▶ [Problem] Please output exactly the part of the records below that opens with the line containing "Moving vote fraction: 0%." and closes with the line containing "site SER_S13_C01.", both lines included, and nothing else.

Stored data entries:
━━━━━━━━━━

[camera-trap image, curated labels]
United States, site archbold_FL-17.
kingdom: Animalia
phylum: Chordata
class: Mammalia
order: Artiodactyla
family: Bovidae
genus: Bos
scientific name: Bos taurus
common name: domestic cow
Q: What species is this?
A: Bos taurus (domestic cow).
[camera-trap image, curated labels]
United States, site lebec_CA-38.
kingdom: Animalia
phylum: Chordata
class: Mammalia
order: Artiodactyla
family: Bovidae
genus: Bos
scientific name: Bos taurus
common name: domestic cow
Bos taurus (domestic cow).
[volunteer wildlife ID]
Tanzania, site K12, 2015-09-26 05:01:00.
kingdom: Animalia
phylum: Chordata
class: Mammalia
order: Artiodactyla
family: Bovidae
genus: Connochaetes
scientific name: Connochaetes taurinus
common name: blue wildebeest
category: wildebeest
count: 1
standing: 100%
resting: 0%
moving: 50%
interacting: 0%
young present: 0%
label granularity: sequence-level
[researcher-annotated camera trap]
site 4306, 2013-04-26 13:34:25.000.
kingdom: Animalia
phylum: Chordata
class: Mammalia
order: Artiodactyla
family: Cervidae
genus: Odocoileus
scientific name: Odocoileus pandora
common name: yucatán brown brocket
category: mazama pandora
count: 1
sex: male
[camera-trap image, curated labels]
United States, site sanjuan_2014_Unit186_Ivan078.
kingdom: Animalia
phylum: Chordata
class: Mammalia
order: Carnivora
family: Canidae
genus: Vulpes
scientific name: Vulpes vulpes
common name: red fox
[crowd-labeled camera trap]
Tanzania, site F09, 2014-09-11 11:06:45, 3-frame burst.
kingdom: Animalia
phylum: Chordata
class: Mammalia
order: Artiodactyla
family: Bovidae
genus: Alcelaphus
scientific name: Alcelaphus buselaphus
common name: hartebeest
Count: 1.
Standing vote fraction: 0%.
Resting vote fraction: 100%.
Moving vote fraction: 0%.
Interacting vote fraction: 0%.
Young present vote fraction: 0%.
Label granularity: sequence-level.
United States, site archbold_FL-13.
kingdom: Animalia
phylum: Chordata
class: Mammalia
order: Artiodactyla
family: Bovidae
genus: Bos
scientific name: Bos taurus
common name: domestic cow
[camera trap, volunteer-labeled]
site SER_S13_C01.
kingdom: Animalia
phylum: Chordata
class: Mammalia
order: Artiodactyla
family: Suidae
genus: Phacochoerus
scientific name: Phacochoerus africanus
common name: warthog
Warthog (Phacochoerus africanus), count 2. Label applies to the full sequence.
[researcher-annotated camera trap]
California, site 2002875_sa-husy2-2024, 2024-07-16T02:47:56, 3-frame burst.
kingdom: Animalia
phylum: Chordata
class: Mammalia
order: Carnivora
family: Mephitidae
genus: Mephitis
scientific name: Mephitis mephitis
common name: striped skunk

━━━━━━━━━━

▶ [Your solution]
Moving vote fraction: 0%.
Interacting vote fraction: 0%.
Young present vote fraction: 0%.
Label granularity: sequence-level.
United States, site archbold_FL-13.
kingdom: Animalia
phylum: Chordata
class: Mammalia
order: Artiodactyla
family: Bovidae
genus: Bos
scientific name: Bos taurus
common name: domestic cow
[camera trap, volunteer-labeled]
site SER_S13_C01.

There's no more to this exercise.